Porträt Franco Battel

Franco Battel ist seit Anfang 2015 SRF-Korrespondent in Rom. Davor war er als Auslandredaktor für Italien, Mexiko, Zentralamerika, Kuba und Liechtenstein verantwortlich. Er berichtete zudem vom UNO-Sitz in Genf.

Die Partei reagiert aber auch offensiv. Wenn man nie zu einem Urteil komme, dann würden Personen nur aufgrund von Medienmitteilungen verurteilt, sagt etwa Premier Matteo Renzi. Vorverurteilt, meinte er wohl. Eine Kritik am zähen und langsamen italienischen Justizsystem, die durchaus ihre Berechtigung hat. Doch wenn sie gerade jetzt geäussert wird, wo die Justiz ihre Arbeit tut, wird sie von vielen als Einflussnahme und Einmischung empfunden.

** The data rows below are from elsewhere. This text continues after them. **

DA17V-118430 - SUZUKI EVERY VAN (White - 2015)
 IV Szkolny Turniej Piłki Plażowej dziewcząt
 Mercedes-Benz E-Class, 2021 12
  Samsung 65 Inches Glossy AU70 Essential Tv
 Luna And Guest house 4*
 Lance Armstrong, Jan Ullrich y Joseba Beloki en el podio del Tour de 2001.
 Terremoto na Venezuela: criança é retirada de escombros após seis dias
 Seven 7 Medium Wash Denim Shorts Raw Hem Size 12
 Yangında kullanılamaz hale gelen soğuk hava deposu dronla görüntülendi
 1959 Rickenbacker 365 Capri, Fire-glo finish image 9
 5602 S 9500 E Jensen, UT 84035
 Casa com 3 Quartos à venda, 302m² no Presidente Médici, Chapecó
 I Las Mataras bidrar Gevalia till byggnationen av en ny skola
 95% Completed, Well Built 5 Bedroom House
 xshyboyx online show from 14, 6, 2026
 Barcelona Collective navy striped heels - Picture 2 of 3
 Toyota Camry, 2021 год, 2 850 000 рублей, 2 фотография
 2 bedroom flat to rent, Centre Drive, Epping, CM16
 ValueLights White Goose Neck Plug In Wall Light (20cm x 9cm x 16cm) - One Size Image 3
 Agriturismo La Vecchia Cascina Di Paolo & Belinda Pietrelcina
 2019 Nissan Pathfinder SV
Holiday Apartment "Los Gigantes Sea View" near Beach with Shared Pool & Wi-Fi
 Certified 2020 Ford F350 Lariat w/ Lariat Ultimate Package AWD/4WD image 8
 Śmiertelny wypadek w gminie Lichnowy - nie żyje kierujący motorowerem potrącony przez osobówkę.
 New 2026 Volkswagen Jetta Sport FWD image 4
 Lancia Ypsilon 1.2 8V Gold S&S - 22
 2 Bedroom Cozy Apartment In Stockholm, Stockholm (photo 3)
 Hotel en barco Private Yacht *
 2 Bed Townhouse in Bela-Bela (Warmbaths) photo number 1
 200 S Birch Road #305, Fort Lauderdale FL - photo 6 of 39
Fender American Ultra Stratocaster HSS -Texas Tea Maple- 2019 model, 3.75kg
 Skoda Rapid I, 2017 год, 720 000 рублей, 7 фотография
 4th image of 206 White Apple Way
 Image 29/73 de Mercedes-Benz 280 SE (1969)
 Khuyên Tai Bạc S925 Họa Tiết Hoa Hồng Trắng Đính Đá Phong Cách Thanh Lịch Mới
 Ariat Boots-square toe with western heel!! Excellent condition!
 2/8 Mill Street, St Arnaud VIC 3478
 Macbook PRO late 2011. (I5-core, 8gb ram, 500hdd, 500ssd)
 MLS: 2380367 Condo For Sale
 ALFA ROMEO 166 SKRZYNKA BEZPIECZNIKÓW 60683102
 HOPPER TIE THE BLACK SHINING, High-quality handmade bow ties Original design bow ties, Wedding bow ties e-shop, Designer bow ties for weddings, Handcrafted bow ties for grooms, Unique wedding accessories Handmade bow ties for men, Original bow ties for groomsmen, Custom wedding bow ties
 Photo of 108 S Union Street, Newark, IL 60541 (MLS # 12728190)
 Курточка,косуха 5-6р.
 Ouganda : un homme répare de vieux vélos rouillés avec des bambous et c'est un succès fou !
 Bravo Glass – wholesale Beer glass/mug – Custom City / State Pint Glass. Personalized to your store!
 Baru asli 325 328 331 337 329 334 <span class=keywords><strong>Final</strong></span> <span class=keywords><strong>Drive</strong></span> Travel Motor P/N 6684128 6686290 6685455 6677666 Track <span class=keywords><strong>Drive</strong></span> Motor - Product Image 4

Renzi und der Partito Democratico stehen mit dem Rücken zur Wand. Zum Beispiel im Parlament, wo der Abgeordnete Michele Dell'Orco vom Bündnis «Movimento Cinque Stelle gefragt wurde, von wem er und seine Partei finanziert würden.

Eine Frage, die allzu oft offen bleibt und der von Beppe Grillo gegründeten Protestbewegung Wähler zuführt, das zumindest sagen die Umfragen voraus. Gewählt wird in einem Monat in zahlreichen grossen Städten.

Auch in Rom ist Renzis Partei in einen Skandal verwickelt. Unter dem Schlagwort «Mafia Capitale» sollen etliche von Renzis Parteikollegen geschmiert worden sein. Darum ist es gut möglich, dass das Movimento die Haupstadt erobert und den Anspruch, erste Oppositionspartei zu sein, dick unterstreicht.